カリアゲJAPANや空き家ゲートウェイのようなプラットホームが増え、空き家にアクセスしやすい環境が整いつつあります。地方の街や空き家をどうしていくべきか、僕ら含めてコロナ以前から考えていた人は多い。それが、大都市が感染症にもろいと露呈して、それまで意識していなかった人たちも問題に目を向けるようになりました。すぐ行動に移したい人にとっては、動きやすい環境になったと思います。特に塚原さんのような若い人にはチャンスだと思うので、ぜひアイデアを実現するために行動して欲しいと思います。
さわだ いっせい
YADOKARI 株式会社 共同代表取締役 / 共同創業者
住まいと暮らし・働き方の原点を問い直し、これからを考えるソーシャルデザインカンパニー「YADOKARI」をウエスギセイタと共に2013年に創業。住まいや暮らしに関わる企画プロデュース、スモールハウス開発、空き家・空き地の再活用、まちづくり支援などを主に手がける。
若い人の間では結婚がどんどんライトなものになっているし、公園などでのアウトドアウェディングのように、空き家も会場としてハマるんじゃないでしょうか。今まで地域の集会所が担っていた役割が、空き家にリプレイスされていくのかなと感じられて面白かったですね。

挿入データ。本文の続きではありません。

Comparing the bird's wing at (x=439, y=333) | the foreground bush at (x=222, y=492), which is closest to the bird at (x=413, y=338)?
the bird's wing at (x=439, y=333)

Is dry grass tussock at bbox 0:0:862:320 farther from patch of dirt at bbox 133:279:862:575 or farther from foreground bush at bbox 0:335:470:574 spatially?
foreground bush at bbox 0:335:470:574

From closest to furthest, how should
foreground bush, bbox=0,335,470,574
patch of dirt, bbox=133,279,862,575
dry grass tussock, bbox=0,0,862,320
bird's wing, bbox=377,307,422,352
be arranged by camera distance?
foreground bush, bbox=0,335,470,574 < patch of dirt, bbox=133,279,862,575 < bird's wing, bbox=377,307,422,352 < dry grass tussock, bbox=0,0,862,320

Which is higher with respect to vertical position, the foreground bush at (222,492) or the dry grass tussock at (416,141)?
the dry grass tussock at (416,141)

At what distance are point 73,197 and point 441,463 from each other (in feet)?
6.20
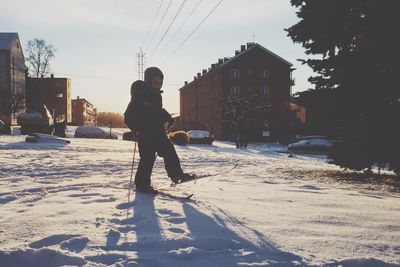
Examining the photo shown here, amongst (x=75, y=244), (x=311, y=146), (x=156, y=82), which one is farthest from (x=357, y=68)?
(x=311, y=146)

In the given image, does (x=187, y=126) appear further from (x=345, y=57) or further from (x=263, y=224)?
(x=263, y=224)

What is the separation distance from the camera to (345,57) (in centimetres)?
905

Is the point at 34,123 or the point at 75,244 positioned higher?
the point at 34,123

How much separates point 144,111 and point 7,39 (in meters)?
54.5

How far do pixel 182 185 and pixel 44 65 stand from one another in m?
78.0

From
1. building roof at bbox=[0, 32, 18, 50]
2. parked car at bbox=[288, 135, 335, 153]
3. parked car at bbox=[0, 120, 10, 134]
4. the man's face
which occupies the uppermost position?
building roof at bbox=[0, 32, 18, 50]

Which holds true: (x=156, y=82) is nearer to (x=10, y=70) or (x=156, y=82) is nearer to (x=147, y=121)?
(x=147, y=121)

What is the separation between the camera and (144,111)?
5629 mm

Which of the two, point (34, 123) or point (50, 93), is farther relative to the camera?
point (50, 93)

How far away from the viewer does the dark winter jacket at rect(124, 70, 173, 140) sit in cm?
561

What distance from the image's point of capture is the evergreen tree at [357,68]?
26.9ft

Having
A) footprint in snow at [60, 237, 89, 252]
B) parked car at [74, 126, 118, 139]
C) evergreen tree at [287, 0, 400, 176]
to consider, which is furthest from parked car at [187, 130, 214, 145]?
footprint in snow at [60, 237, 89, 252]

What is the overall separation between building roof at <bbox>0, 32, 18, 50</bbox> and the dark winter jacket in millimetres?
52294

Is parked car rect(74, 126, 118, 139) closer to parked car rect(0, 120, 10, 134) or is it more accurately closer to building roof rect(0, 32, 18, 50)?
parked car rect(0, 120, 10, 134)
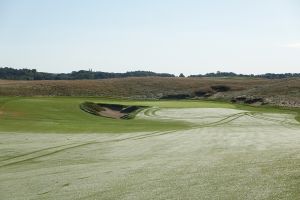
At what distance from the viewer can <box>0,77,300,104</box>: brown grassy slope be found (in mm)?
111456

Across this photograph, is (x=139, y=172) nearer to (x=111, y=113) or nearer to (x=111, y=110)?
(x=111, y=113)

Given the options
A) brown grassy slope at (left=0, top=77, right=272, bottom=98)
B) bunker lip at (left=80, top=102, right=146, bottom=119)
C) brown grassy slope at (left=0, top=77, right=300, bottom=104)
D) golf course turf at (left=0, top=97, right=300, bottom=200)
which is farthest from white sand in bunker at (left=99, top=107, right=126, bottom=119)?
golf course turf at (left=0, top=97, right=300, bottom=200)

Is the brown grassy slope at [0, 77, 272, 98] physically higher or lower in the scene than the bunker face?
higher

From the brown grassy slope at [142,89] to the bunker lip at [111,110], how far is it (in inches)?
1290

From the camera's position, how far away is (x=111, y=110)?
82.1m

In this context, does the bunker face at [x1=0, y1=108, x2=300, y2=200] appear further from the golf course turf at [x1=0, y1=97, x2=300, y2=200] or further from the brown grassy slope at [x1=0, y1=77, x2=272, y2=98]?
the brown grassy slope at [x1=0, y1=77, x2=272, y2=98]

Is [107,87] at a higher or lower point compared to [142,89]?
higher

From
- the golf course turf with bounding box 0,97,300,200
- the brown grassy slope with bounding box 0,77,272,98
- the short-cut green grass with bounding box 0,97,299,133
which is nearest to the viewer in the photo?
the golf course turf with bounding box 0,97,300,200

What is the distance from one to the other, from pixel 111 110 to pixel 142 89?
62441 millimetres

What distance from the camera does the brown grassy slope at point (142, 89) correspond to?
111 metres

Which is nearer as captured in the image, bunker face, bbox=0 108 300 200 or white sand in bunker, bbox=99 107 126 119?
bunker face, bbox=0 108 300 200

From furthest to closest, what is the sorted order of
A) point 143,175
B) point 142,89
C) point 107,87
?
point 142,89 → point 107,87 → point 143,175

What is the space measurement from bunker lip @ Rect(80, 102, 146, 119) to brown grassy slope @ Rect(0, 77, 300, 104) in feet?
108

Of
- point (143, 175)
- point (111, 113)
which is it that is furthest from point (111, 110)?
point (143, 175)
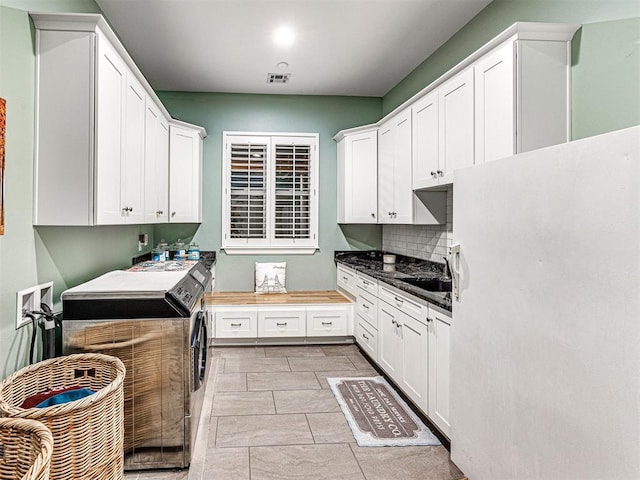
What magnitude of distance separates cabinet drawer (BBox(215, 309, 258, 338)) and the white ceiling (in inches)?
96.5

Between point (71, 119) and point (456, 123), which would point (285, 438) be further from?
point (456, 123)

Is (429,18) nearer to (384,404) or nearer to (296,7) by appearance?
(296,7)

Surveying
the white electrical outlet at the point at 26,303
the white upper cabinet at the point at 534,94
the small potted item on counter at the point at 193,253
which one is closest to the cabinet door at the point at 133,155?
the white electrical outlet at the point at 26,303

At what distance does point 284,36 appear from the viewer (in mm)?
3625

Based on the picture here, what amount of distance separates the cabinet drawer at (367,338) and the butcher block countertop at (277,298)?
0.39 metres

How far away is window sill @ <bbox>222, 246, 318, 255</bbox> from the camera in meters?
5.15

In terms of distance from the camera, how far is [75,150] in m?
2.12

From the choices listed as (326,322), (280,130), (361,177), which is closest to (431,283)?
(326,322)

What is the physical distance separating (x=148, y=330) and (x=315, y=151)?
3479 mm

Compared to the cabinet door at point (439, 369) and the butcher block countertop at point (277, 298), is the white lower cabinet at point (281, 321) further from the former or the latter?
the cabinet door at point (439, 369)

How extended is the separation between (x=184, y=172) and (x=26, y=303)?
284cm

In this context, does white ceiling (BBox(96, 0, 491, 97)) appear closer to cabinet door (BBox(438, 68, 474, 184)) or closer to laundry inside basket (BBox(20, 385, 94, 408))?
cabinet door (BBox(438, 68, 474, 184))

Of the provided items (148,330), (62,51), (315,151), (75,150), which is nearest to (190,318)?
(148,330)

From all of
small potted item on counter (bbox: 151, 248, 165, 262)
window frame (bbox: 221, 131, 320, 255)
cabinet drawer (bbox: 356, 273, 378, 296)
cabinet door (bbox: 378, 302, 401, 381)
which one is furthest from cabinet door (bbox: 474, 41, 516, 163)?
small potted item on counter (bbox: 151, 248, 165, 262)
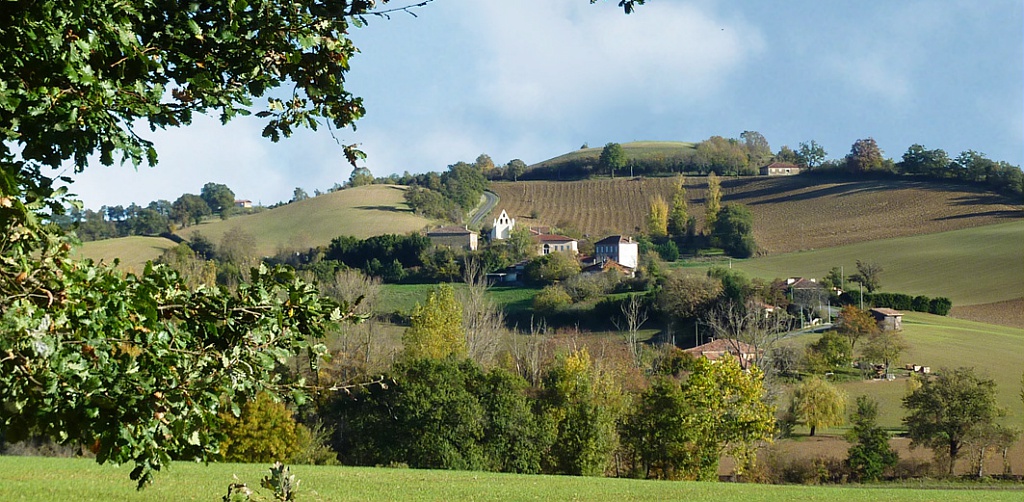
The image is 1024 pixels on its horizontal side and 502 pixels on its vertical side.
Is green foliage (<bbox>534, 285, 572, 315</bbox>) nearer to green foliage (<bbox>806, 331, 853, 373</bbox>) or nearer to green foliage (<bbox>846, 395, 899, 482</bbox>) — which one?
green foliage (<bbox>806, 331, 853, 373</bbox>)

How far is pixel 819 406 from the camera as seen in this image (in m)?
47.4

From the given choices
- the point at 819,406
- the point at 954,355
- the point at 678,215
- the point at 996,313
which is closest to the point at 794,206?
the point at 678,215

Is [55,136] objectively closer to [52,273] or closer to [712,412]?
[52,273]

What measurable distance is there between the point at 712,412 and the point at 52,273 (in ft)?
126

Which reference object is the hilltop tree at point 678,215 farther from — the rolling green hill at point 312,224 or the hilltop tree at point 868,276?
the rolling green hill at point 312,224

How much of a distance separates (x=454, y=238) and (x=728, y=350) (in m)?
42.7

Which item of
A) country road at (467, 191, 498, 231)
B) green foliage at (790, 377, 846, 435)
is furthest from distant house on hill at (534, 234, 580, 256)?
green foliage at (790, 377, 846, 435)

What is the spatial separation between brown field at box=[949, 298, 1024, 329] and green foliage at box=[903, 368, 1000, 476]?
96.5 feet

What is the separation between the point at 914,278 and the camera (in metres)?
80.8

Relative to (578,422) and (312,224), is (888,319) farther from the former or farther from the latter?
(312,224)

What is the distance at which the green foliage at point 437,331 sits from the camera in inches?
1982

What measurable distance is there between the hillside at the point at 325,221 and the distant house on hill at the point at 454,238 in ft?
24.4

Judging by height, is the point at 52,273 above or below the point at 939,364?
above

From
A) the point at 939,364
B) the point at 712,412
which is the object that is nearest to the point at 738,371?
the point at 712,412
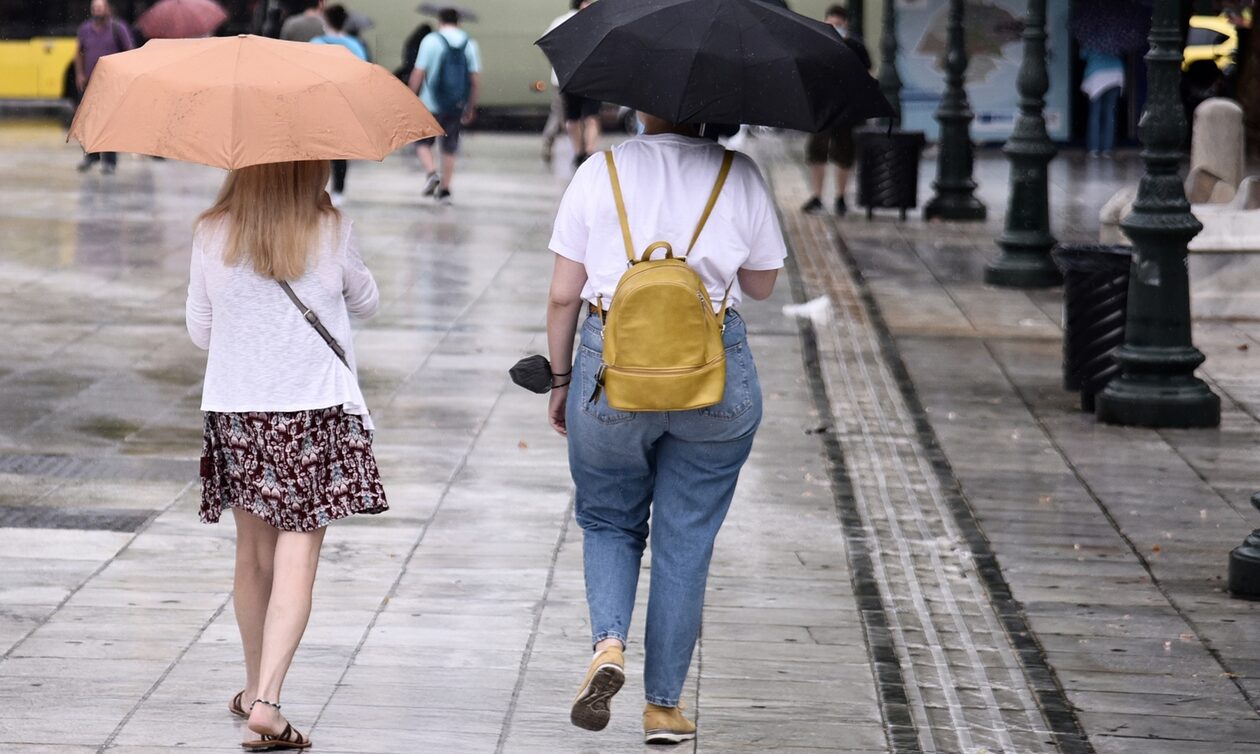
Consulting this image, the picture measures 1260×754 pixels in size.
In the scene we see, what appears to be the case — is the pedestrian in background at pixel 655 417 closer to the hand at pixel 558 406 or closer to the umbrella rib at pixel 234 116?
the hand at pixel 558 406

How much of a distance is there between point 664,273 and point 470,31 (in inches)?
1122

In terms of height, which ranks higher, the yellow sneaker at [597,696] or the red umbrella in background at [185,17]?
the red umbrella in background at [185,17]

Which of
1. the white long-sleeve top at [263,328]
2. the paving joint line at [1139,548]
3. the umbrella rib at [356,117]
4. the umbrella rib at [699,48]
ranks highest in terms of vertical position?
the umbrella rib at [699,48]

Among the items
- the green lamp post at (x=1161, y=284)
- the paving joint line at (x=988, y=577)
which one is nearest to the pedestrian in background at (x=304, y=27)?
the paving joint line at (x=988, y=577)

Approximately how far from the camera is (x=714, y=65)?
473cm

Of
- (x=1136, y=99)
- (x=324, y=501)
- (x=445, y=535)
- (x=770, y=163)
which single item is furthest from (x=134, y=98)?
(x=1136, y=99)

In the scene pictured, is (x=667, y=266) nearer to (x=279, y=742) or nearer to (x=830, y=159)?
(x=279, y=742)

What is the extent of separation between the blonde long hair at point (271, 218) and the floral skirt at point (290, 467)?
0.39 metres

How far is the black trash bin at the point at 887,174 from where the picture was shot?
63.8ft

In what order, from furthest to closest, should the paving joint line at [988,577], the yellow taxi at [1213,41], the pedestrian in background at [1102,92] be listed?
the pedestrian in background at [1102,92]
the yellow taxi at [1213,41]
the paving joint line at [988,577]

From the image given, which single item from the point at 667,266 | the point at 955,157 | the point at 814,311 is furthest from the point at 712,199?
the point at 955,157

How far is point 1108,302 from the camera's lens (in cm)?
1041

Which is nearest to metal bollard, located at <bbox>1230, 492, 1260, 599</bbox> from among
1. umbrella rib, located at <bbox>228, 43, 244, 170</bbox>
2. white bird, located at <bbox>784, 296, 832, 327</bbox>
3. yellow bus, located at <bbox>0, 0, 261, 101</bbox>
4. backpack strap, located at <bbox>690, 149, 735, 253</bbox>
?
backpack strap, located at <bbox>690, 149, 735, 253</bbox>

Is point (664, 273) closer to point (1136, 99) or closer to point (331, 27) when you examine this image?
point (331, 27)
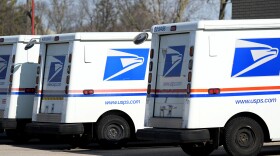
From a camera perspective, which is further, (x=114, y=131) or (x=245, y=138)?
(x=114, y=131)

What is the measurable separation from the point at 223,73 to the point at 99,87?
13.7 feet

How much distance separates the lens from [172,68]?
1375 cm

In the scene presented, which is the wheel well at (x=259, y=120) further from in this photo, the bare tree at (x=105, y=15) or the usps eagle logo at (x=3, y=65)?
the bare tree at (x=105, y=15)

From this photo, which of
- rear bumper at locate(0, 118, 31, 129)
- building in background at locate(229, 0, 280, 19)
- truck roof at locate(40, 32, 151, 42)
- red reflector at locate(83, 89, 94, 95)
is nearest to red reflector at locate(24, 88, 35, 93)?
rear bumper at locate(0, 118, 31, 129)

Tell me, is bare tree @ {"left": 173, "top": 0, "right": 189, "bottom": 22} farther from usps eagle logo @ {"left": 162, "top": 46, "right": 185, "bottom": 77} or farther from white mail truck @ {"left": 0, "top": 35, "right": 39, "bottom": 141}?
usps eagle logo @ {"left": 162, "top": 46, "right": 185, "bottom": 77}

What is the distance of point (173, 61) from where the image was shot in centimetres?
1374

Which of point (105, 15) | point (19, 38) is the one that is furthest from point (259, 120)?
point (105, 15)

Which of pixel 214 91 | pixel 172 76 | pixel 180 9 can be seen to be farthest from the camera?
pixel 180 9

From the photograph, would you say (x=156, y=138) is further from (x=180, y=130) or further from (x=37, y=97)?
(x=37, y=97)

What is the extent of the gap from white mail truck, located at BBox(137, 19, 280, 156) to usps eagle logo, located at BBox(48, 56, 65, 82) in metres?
3.73

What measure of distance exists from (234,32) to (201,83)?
1.10 metres

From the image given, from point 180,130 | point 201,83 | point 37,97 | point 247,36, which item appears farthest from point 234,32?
point 37,97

空き家ゲートウェイができて、これまで誰も見向きもしなかったような物件の面白さが知られるようになり、若者が遊び感覚で活用していく世の中がやってきているんだと実感しました。アイデアさえあればクラウドファンディングで資金は集まります。情熱さえあれば、みなさんのアイデアは実現可能です。
福井 信行
ルーヴィス株式会社 代表取締役
家具店でのアメリカ中古家具のメンテナンスと仕入れ担当、不動産会社勤務等を経て、2005年に株式会社ルーヴィスを設立。2013年より木賃ディベロップメント共同主宰。2015年より空き家の費用負担型サブリースを行う「カリアゲ」をスタート。2016年三浦市宮川町に「人がこなさそうな場所にある商店=みやがわベーグル」をオープン。
実は僕が一番推していたのは水回りのスターターキットです(笑)。ここ5年ほど空き家の借り上げを手がける中で、水回りの改修がネックになって扱えなかった物件はたくさんあったので、やはりハード面をどう考えるかは大きな課題なんです。その課題を解決できさえすれば、空き家活用はもっと広がるはず、と改めて考えさせられました。
コメンテーター
梶原隆之さん
大学教授であり、今回の対象物件(熊谷100万円物件)のオーナー
波佐見でウェディングという提案は、個人的にタイムリーでした。実は最近再婚しまして、この3月に都内での挙式の予約をしていましたが、妻の母に持病があり、コロナ感染を避けるために止むを得ずキャンセルしたんです。三密がダメというこの時代、親族だけで旅行も兼ねて集まれる場所があるなら、自分もぜひ使わせていただきたい。新しい冠婚葬祭の形として、今後流行るかもしれませんね。
最優秀賞 受賞者インタビュー
東京都立大学 建築学科 3年
塚原彩さん
受賞アイデア:
焼き物のまち波佐見でゆったり レトロウェディングをDIY
内容:
予算や仕事などの事情で式・披露宴・新婚旅行をしたくてもできない人、少人数のパーティーを楽しみたい人、式をセルフプランニングしたい人を対象に、空き家を改装した物件に一定期間滞在し、式と披露宴をDIYする。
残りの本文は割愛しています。